--- Exercise prompt ---
Render every row below as a two-column CSV with the headers text and answer. Give one line per row, put each field in double quotes, replace line breaks with spaces, and leave the pictures out.

========

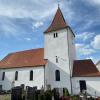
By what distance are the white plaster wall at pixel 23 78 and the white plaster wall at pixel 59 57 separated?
1.42 metres

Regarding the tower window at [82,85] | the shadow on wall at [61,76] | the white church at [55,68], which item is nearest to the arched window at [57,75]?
the white church at [55,68]

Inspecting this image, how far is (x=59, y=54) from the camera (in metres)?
29.8

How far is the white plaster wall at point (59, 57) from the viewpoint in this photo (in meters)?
28.4

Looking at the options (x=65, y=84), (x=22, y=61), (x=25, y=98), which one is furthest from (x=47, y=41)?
(x=25, y=98)

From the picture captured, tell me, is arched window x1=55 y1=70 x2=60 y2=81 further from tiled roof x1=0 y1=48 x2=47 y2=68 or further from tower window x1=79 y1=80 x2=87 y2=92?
tower window x1=79 y1=80 x2=87 y2=92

========

--- Solution ---
text,answer
"By what distance are the white plaster wall at pixel 23 78 and the white plaster wall at pixel 59 57 separated?","1.42 metres"
"Regarding the tower window at [82,85] | the shadow on wall at [61,76] | the white church at [55,68], which item is nearest to the arched window at [57,75]?","the white church at [55,68]"
"Inspecting this image, how far is (x=59, y=54) from the camera (in metres)?","29.8"
"How far is the white plaster wall at point (59, 57) from the viewpoint in this photo (in meters)?","28.4"
"Looking at the options (x=65, y=84), (x=22, y=61), (x=25, y=98), which one is furthest from (x=47, y=41)?","(x=25, y=98)"
"From the picture captured, tell me, is arched window x1=55 y1=70 x2=60 y2=81 further from tiled roof x1=0 y1=48 x2=47 y2=68 or further from tower window x1=79 y1=80 x2=87 y2=92?","tower window x1=79 y1=80 x2=87 y2=92"